# Exercise directions
Could all of the entries be written out exactly, with any pictures omitted?

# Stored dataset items
>>>
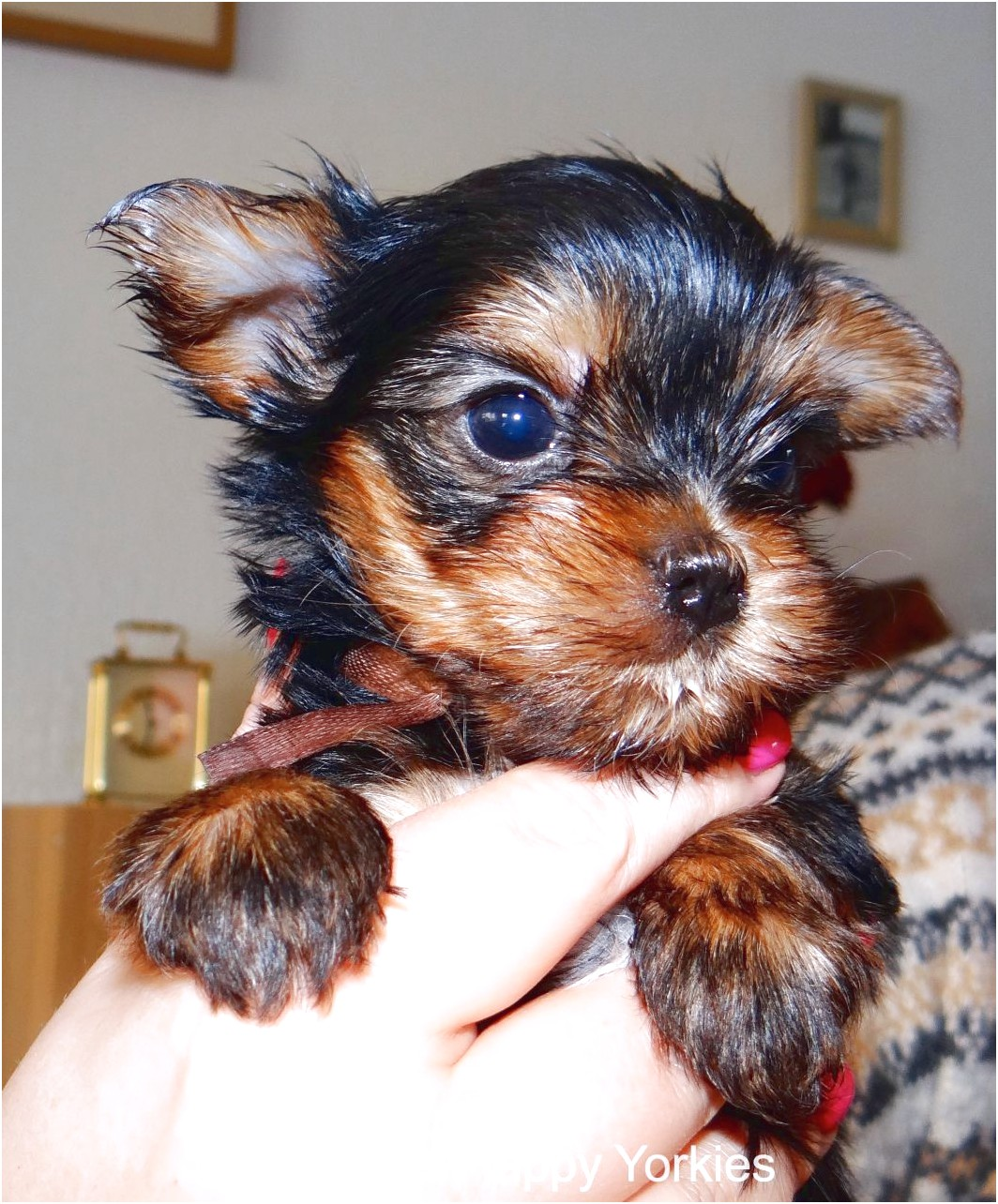 yorkshire terrier puppies harrogate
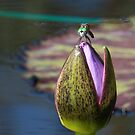 Dragonfly on Water Lily Bud by Robert Armendariz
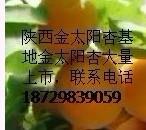 供应陕西金太阳陕西金太阳价格金太阳杏种植基地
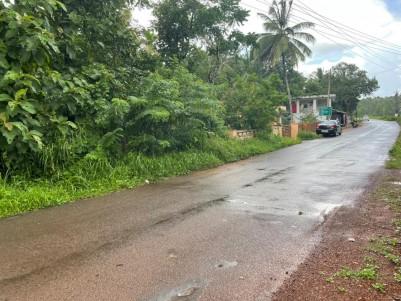 38 Cent Land for sale - Near Irikkur, Kannur
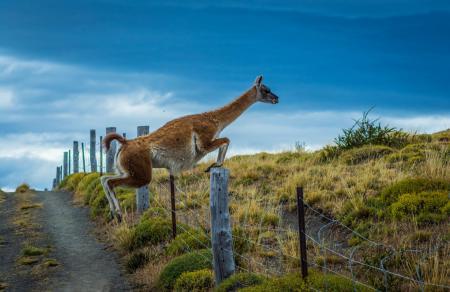 Erleben Sie die einmalige Tierwelt Patagoniens auf einer Rundreise durch den Torres del Paine Nationalpark in Chile
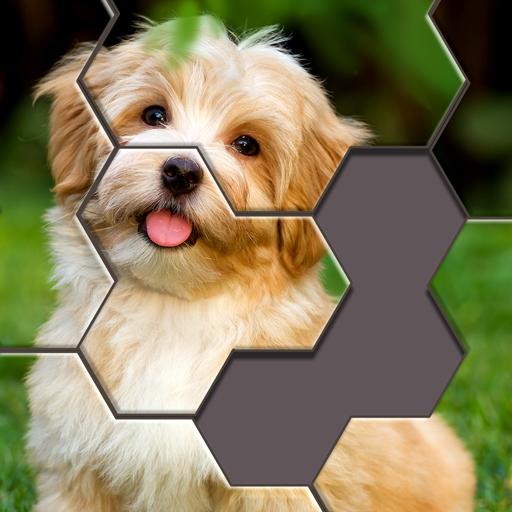 Hexa Jigsaw Puzzle™ Icon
<<<
# Task output
 yorkshire terrier puppies harrogate
 Dragonfly on Water Lily Bud by Robert Armendariz
 供应陕西金太阳陕西金太阳价格金太阳杏种植基地
 38 Cent Land for sale - Near Irikkur, Kannur
 Erleben Sie die einmalige Tierwelt Patagoniens auf einer Rundreise durch den Torres del Paine Nationalpark in Chile
 Hexa Jigsaw Puzzle™ Icon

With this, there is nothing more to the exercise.